**WHAT NEEDS TO BE DONE:** Using the data below, return every line that holds the word "generating".
#### INPUT DATA ####
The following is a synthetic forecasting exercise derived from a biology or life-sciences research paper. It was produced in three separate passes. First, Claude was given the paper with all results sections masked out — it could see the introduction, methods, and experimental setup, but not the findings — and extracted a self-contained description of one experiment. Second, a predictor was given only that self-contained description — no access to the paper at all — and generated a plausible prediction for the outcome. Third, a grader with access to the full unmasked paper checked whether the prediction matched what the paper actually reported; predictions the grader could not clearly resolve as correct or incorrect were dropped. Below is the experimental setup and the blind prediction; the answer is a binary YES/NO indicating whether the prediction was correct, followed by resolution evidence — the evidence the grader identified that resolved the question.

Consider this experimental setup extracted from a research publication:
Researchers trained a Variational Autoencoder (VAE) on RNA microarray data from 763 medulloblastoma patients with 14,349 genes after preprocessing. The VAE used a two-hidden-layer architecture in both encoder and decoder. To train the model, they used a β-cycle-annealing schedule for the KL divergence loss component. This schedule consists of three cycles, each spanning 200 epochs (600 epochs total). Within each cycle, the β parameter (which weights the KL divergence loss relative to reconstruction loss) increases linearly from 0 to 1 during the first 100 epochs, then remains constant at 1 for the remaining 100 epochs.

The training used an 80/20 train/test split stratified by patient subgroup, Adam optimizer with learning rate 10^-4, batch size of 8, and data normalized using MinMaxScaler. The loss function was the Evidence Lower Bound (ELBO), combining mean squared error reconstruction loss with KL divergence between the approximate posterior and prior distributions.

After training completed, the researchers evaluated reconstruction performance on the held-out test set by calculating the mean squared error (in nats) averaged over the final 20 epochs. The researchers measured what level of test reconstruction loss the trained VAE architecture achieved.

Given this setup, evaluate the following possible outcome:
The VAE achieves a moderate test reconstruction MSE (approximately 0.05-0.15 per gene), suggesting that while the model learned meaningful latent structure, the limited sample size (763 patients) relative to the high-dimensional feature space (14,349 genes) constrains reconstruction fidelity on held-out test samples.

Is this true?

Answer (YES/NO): NO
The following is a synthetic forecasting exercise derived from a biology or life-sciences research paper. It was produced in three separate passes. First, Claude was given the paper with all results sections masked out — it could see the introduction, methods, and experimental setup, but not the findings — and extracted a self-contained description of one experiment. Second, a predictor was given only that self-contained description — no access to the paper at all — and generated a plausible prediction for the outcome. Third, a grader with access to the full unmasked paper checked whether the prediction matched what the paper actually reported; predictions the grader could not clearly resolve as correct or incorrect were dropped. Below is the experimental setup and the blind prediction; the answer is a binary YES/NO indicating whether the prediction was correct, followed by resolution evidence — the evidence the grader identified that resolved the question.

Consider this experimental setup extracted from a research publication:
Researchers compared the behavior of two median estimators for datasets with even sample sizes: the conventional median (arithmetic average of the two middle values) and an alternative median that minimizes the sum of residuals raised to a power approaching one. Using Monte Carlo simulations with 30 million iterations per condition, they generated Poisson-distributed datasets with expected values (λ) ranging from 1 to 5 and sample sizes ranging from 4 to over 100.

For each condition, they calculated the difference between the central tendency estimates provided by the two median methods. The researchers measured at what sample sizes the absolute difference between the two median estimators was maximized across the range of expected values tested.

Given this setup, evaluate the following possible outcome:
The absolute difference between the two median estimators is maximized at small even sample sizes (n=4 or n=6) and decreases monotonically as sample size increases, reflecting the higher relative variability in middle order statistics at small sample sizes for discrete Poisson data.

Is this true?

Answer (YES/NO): YES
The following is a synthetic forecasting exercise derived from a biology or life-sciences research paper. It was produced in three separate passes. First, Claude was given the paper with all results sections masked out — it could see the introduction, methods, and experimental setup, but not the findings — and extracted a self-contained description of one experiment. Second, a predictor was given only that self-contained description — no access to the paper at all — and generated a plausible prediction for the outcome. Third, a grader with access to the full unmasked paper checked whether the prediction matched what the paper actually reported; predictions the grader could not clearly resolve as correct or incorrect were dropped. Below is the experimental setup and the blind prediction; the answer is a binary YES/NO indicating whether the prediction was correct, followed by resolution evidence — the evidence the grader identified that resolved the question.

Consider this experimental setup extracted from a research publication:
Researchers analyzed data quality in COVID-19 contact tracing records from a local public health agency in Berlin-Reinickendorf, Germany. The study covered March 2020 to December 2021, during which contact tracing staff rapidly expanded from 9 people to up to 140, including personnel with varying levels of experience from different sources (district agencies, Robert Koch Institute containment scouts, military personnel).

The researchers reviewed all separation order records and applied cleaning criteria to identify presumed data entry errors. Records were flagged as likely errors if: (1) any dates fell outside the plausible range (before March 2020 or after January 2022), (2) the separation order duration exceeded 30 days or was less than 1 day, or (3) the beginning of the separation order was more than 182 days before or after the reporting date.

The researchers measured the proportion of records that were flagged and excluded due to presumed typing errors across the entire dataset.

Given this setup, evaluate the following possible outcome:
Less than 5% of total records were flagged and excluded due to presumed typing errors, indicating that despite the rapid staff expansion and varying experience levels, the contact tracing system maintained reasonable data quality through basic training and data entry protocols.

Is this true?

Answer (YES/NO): YES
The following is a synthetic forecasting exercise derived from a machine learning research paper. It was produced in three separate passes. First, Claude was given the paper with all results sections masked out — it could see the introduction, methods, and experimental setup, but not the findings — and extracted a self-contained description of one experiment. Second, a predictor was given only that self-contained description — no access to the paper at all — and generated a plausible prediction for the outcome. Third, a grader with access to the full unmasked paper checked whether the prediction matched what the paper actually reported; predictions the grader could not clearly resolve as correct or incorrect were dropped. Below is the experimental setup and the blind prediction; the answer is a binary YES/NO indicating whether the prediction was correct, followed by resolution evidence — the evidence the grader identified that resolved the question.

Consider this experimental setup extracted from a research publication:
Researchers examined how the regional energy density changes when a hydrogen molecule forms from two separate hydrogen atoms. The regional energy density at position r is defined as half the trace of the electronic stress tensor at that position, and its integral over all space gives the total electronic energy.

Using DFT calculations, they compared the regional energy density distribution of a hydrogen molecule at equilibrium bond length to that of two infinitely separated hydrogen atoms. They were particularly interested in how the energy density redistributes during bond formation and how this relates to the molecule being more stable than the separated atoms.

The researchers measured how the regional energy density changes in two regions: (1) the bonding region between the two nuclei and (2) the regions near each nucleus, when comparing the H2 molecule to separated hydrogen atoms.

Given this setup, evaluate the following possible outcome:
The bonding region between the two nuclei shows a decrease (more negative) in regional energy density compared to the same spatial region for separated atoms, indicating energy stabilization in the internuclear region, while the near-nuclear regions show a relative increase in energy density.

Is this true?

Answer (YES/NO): NO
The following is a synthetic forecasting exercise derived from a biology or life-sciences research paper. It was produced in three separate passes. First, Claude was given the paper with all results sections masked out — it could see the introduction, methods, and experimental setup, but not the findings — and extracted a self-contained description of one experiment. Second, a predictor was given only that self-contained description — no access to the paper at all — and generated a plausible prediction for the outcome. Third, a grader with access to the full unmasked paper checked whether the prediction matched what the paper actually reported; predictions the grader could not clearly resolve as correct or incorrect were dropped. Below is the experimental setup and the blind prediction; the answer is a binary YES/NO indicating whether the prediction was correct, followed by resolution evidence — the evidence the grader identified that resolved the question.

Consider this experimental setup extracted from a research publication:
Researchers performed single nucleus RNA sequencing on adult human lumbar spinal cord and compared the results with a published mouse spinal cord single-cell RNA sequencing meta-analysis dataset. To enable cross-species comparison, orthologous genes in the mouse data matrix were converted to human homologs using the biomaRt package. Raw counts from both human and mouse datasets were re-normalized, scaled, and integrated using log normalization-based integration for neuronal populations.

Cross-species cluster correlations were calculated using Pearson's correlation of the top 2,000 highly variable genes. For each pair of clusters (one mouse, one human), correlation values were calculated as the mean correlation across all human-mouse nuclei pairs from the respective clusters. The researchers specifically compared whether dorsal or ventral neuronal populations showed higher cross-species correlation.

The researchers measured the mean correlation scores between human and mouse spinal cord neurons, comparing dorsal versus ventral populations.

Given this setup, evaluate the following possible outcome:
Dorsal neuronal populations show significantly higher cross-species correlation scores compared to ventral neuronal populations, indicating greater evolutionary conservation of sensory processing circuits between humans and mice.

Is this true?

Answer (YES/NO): YES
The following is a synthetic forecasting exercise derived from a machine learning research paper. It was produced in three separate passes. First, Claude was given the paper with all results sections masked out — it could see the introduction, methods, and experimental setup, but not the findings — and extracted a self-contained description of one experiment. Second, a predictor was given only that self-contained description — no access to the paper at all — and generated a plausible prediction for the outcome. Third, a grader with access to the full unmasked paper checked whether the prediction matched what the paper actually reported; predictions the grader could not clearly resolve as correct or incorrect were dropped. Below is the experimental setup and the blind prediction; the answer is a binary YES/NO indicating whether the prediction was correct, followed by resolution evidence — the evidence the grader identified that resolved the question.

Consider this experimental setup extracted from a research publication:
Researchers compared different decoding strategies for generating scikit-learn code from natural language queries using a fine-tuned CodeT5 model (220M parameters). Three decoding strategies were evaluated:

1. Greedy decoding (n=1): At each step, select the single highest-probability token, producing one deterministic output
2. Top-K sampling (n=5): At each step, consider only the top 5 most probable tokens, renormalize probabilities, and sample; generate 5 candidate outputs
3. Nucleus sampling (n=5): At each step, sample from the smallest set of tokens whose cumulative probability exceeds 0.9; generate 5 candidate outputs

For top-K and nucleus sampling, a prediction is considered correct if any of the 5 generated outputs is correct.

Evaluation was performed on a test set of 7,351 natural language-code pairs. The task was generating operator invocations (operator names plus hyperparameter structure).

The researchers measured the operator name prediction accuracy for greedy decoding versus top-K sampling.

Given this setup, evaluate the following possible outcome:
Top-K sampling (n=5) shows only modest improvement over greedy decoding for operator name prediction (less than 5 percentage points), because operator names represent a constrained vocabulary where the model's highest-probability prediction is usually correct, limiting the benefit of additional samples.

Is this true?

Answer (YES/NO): NO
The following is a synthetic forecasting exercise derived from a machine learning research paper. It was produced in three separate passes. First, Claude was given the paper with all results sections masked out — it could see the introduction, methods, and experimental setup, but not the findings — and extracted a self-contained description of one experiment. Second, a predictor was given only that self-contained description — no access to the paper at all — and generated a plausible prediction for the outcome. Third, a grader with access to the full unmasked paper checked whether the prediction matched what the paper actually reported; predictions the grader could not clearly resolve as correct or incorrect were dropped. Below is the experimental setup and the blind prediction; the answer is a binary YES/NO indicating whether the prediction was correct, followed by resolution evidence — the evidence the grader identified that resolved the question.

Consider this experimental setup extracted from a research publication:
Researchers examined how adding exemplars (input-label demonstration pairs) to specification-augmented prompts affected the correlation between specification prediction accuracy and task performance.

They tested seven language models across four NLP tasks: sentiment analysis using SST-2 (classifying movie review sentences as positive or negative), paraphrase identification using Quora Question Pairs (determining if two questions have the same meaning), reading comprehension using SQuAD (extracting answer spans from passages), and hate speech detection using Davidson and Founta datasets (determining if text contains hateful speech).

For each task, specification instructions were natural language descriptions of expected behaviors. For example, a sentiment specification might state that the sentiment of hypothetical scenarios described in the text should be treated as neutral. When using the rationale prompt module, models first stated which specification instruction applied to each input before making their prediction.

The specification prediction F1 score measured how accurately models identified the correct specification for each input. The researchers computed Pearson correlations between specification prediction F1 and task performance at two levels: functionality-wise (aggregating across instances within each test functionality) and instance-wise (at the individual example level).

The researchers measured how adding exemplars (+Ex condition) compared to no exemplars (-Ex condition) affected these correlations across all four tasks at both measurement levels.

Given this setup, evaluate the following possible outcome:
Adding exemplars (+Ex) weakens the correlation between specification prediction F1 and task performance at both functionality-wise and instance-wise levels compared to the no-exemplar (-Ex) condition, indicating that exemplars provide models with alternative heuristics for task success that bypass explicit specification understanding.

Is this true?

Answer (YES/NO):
####
**OUTPUT FOR THIS TASK:**
Researchers compared different decoding strategies for generating scikit-learn code from natural language queries using a fine-tuned CodeT5 model (220M parameters). Three decoding strategies were evaluated:
Evaluation was performed on a test set of 7,351 natural language-code pairs. The task was generating operator invocations (operator names plus hyperparameter structure).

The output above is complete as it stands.